- Varagol
- Coordinates: 36°16′11″N 45°30′45″E﻿ / ﻿36.26972°N 45.51250°E
- Country: Iran
- Province: West Azerbaijan
- County: Sardasht
- District: Rabat
- Rural District: Gavork-e Sardasht

Population (2016)
- • Total: 426
- Time zone: UTC+3:30 (IRST)

= Varagol, West Azerbaijan =

Village in West Azerbaijan province, Iran

Varagol (ورگل) (Note: Also romanized as Vargel; also known as Vargīl) is a village in Gavork-e Sardasht Rural District of Rabat District in Sardasht County, West Azerbaijan province, Iran.

==Demographics==
===Population===
At the time of the 2006 National Census, the village's population was 423 in 79 households, when it was in Melkari Rural District (Note: Renamed Melkari-ye Gharbi Rural District) of Vazineh District. (Note: Renamed the Central District of Mirabad County) The following census in 2011 counted 399 people in 107 households. The 2016 census measured the population of the village as 426 people in 98 households.
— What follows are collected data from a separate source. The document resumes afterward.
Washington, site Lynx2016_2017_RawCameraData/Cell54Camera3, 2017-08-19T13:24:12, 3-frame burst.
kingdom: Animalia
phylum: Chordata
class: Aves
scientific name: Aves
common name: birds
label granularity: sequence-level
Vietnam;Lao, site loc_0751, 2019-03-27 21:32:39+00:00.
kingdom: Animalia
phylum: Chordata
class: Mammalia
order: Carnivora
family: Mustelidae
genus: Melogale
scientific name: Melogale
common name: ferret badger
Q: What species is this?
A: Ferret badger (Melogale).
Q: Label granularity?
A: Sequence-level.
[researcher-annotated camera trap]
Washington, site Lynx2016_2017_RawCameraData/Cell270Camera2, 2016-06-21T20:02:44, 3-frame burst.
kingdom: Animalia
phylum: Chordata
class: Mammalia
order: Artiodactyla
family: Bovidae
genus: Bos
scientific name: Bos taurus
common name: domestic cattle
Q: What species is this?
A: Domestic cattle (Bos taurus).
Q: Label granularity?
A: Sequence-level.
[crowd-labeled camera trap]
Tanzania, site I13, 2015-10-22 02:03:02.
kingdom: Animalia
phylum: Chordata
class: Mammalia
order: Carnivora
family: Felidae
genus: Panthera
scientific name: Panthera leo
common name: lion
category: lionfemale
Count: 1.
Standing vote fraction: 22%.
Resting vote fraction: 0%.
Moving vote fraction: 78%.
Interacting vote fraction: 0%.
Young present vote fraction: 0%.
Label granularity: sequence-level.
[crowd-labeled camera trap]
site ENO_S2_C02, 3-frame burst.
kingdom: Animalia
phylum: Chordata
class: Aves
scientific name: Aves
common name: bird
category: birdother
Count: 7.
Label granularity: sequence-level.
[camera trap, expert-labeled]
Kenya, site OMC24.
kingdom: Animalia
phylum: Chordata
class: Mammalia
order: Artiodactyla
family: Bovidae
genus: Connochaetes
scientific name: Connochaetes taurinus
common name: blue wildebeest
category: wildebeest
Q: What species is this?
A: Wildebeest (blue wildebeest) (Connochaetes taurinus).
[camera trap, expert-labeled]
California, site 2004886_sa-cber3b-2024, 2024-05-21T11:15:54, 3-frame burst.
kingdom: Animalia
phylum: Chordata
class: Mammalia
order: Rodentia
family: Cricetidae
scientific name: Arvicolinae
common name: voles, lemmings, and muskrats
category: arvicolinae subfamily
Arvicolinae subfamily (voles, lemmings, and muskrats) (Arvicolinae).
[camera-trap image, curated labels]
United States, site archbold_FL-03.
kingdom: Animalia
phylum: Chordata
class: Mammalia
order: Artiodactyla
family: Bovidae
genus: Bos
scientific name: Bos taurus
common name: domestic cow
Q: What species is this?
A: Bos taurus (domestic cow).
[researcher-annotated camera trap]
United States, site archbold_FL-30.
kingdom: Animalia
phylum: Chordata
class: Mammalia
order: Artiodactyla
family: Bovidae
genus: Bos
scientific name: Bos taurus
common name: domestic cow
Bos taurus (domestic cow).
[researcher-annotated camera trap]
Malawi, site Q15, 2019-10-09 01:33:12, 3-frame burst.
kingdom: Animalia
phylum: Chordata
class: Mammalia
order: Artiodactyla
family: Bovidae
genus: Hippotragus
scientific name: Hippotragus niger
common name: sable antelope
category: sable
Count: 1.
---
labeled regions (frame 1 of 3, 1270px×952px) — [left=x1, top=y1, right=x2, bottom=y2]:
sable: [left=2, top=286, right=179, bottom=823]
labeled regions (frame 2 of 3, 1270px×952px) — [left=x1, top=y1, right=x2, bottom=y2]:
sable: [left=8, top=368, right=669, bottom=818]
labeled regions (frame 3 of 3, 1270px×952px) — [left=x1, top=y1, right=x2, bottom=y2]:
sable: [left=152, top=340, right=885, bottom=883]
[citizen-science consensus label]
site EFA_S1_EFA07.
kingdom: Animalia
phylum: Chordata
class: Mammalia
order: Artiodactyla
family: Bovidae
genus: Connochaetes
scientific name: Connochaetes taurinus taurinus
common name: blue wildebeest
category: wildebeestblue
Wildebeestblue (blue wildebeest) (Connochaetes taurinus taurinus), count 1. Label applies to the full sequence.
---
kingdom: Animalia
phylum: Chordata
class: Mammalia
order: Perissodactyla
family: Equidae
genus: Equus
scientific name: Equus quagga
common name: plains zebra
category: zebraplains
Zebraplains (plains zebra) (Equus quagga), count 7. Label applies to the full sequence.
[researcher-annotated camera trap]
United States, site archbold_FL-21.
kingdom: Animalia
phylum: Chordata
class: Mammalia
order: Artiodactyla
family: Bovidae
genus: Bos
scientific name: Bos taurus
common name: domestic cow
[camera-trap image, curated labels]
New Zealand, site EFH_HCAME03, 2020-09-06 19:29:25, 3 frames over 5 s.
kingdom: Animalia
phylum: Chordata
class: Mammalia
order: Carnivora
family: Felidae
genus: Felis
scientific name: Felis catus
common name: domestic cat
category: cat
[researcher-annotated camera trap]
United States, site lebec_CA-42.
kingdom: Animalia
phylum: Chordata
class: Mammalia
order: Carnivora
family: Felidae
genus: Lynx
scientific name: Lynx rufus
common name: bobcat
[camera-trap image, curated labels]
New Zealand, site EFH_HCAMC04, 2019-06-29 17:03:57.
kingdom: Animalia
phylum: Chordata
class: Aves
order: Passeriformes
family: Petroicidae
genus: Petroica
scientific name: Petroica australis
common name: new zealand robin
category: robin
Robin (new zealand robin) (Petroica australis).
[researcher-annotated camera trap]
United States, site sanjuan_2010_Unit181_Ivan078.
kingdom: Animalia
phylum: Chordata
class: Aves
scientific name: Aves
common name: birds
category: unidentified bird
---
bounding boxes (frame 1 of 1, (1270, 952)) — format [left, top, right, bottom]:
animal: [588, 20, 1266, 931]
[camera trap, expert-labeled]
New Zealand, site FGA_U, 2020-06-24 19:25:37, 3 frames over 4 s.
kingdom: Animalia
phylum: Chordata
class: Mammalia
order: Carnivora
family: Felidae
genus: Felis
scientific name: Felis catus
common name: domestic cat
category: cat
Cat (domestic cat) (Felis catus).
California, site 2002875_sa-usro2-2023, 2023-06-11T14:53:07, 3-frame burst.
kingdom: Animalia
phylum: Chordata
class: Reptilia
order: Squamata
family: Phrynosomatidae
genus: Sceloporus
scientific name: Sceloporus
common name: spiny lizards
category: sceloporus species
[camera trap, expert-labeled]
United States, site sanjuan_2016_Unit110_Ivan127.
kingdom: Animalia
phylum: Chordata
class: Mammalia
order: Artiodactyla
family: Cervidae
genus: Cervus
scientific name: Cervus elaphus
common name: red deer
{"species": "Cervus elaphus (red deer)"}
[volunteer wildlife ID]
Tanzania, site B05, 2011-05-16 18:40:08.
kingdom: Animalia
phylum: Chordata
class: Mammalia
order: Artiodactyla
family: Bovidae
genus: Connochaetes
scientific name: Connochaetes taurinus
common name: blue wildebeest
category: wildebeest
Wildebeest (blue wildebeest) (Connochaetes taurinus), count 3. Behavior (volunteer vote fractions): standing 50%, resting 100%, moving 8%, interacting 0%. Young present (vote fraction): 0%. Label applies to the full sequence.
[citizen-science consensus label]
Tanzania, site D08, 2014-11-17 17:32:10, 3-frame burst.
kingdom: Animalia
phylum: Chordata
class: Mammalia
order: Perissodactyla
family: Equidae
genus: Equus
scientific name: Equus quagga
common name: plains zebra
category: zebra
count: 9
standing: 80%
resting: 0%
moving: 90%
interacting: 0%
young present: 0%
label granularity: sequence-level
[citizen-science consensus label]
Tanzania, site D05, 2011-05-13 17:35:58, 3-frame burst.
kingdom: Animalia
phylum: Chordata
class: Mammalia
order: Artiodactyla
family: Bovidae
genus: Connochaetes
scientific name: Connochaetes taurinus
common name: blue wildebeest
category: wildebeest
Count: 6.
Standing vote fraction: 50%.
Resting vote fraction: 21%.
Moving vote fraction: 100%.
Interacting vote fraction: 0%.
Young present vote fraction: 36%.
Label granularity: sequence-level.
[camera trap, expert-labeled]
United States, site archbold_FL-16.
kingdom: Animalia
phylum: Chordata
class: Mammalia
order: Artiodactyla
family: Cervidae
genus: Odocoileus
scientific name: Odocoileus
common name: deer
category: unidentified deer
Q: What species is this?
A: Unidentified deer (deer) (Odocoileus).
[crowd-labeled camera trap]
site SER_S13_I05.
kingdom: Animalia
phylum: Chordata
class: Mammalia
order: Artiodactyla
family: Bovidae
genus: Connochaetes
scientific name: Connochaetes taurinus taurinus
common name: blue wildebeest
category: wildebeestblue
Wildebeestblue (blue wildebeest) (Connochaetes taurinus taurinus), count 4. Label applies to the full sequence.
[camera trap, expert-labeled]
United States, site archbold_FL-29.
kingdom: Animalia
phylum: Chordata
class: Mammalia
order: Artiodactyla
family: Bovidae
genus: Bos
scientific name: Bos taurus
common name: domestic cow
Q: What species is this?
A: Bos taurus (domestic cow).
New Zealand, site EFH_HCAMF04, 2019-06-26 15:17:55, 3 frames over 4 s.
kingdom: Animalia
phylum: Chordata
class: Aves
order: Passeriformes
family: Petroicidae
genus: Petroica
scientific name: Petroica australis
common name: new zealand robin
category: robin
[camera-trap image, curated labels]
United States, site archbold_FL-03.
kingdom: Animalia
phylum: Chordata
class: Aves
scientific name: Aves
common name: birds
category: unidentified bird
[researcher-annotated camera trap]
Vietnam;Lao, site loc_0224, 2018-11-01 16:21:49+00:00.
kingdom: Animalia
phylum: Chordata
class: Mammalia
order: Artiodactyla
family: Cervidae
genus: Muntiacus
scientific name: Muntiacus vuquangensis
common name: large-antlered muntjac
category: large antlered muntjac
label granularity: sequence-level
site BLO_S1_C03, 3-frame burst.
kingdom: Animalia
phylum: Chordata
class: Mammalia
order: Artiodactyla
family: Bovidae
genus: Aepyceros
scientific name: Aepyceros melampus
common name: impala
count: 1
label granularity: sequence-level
In 2020, Gavork-e Sardasht Rural District was separated from the Central District in the formation of Rabat District and Varagol was transferred to the rural district. In 2022, Vazineh District was separated from the county in the establishment of Mirabad County and renamed the Central District. Melkari Rural District was transferred to the new Zab District and renamed Melkari-ye Gharbi Rural District.